COVIP ha pubblicato la Deliberazione del 19 giugno 2026 recante direttive in tema di adesione automatica ai fondi pensione ex art. 8 d.lgs. 252/2005, come modificato dalla L. 199/2025.
Si ricorda, dapprima, come la L. 199/2025 abbia introdotto un meccanismo di adesione automatica dei lavoratori dipendenti del settore privato di prima assunzione ad un fondo pensione, in luogo della precedente adesione tacita.
In particolare, la citata Legge ha introdotto all’articolo 8 i commi 7-bis, 7-ter, 7-quater e 7 quinquies, che hanno
- definito le regole di funzionamento delle adesioni automatiche, nonché i conseguenti effetti sulle contribuzioni e sul TFR;
- riscritto la disciplina in tema di informativa che il datore deve fornire al momento dell’assunzione
- riscritto la disciplina in relazione all’investimento dei contributi e del TFR pervenuti a seguito di adesioni non esplicite.
Si precisa come la Legge sia intervenuta anche con riguardo ai lavoratori non di prima assunzione.
La Legge in questione troverà applicazione per le assunzioni che avverranno a partire dal 1 luglio 2026. Tale nuova disciplina non riguarda, quindi, le assunzioni realizzate entro i 30 giugno 2026 e neppure i lavoratori dipendenti della pubbliche amministrazioni.
Lavoratori dipendenti di prima assunzione successiva al 30 giugno 2026
Con riguardo ai citati lavoratori, l’adesione alla previdenza complementare è automatica.
Ai sensi dell’art. 8 co. 8 del d.lgs. 252/2005, al momento dell’assunzione il datore di lavoro è tenuto a fornire un’informativa al lavoratore sugli accordi collettivi applicabili in tema di previdenza complementare, sul meccanismo di adesione automatica, sulla forma pensionistica di destinazione, sulle scelte disponibili e sulla relativa tempistica.
Il lavoratore, quindi, al momento dell’assunzione è considerato aderente alla previdenza complementare salva sua rinuncia nel termine di 60 giorni dall’assunzione stessa.
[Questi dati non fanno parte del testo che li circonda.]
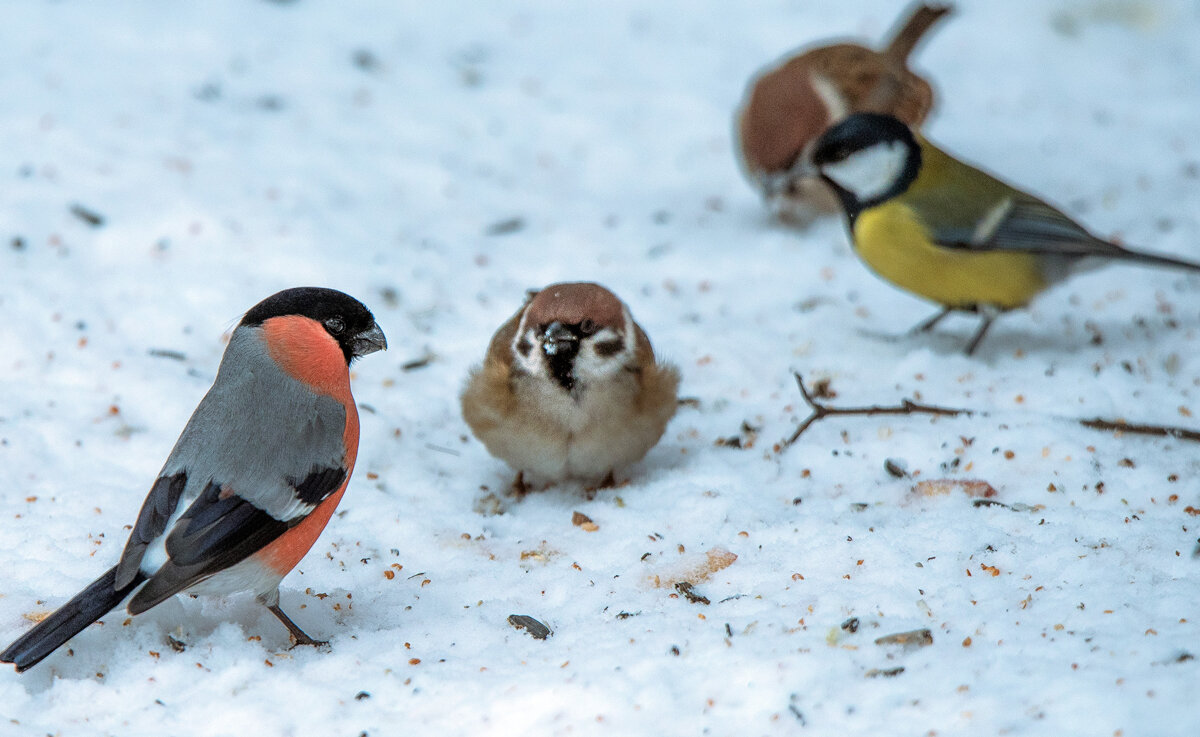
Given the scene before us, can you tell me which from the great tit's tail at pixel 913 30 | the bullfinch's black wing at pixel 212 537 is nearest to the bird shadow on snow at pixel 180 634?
the bullfinch's black wing at pixel 212 537

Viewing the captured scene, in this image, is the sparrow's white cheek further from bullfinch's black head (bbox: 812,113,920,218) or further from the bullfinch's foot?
bullfinch's black head (bbox: 812,113,920,218)

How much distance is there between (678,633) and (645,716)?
1.22 ft

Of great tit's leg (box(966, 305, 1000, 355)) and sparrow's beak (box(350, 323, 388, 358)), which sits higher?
sparrow's beak (box(350, 323, 388, 358))

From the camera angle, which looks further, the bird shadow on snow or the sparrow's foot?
the sparrow's foot

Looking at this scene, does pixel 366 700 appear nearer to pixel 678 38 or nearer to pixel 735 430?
pixel 735 430

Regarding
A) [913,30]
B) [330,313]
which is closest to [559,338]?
[330,313]

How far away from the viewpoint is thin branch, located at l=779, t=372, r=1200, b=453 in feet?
12.8

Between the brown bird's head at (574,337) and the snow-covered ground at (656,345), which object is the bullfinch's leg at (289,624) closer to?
the snow-covered ground at (656,345)

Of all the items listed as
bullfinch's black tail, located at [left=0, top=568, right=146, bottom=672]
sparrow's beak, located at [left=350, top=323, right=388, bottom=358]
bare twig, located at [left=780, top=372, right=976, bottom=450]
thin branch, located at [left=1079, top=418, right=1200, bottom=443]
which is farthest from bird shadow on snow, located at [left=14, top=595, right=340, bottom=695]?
thin branch, located at [left=1079, top=418, right=1200, bottom=443]

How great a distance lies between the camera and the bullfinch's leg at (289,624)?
305 centimetres

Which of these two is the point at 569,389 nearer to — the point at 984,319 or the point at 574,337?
the point at 574,337

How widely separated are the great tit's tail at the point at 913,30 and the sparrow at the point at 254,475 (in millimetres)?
4400

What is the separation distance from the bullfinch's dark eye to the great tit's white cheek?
2546 mm

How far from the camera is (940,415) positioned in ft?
13.9
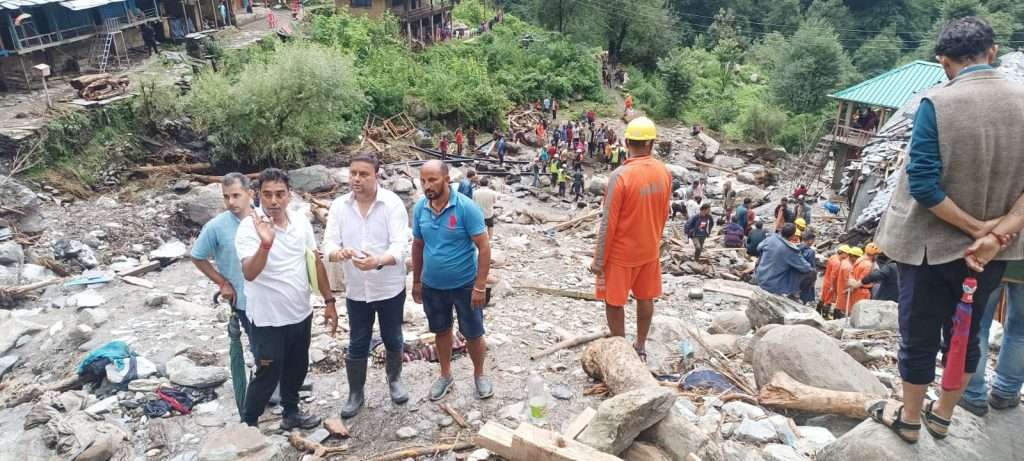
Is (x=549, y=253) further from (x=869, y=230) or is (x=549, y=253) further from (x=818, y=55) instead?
→ (x=818, y=55)

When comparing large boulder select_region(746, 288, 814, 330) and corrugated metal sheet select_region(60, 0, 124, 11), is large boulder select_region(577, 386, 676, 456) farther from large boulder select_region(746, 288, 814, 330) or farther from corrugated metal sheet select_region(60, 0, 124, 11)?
corrugated metal sheet select_region(60, 0, 124, 11)

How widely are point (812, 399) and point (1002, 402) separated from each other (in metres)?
0.99

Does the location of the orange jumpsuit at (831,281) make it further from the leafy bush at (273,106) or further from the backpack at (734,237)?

Il silenzio del lavoratore è quindi una forma di manifestazione della volontà di conferma dell’adesione, già avvenuta in via automatica.
La rinuncia, evidenzia COVIP, è qualificabile come atto unilaterale recettizio con efficacia ex tunc, è quindi necessario che tale manifestazione pervenga al datore di lavoro.
Per i lavoratori assunti con contratto determinato di durata inferiore a 60 giorni e nelle ipotesi di cessazione del rapporto di lavoro prima della scadenza di detto termine, non trova applicazione l’adesione automatica.
Si evidenzia, inoltre, come sia possibile, per il lavoratore, decidere di non destinare l’intero TFR alla forma pensionistica di riferimento ma solo parte di esso.
Per quanto concerne l’individuazione della forma pensionistica di destinazione, deve farsi riferimento a quella collettiva prevista dagli accordi o dai contratti collettivi. La forma pensionistica, si precisa, deve essere adeguata alle Istruzioni COVIP. Spetta, quindi, al datore di lavoro informarsi circa l’adeguatezza della forma pensionistica complementare di riferimento.
L’adesione, si precisa, non comporta la sola devoluzione del TFR ma anche di una contribuzione a carico del datore di lavoro e del lavoratore, nella misura definita dagli accordi. Tuttavia, quella prevista a carico del lavoratore non è obbligatoria nel caso in cui la retribuzione annuale lorda sia inferiore all’assegno sociale annuale.
Lavoratori dipendenti non di prima assunzione che attivano un nuovo rapporto di lavoro dopo il 30 giugno 2026
Il suesposto meccanismo di adesione automatica opera anche con riguardo a tale categoria di lavoratori nell’ipotesi in cui sussista una loro adesione ad una forma pensionistica complementare, nell’ipotesi in cui non vi rinuncino nel termine di 60 giorni.
A tale categoria di lavoratori deve essere realizzata, da parte del datore di lavoro, la medesima informativa prevista lavoratori di nuova assunzione.
Nell’ipotesi in cui il lavoratore abbia in essere un’adesione a una forma pensionistica complementare con versamento di TFR, il datore di lavoro lo informa della possibilità di indicare, entro 60 giorni, a quale forma pensionistica complementare destinare il TFR.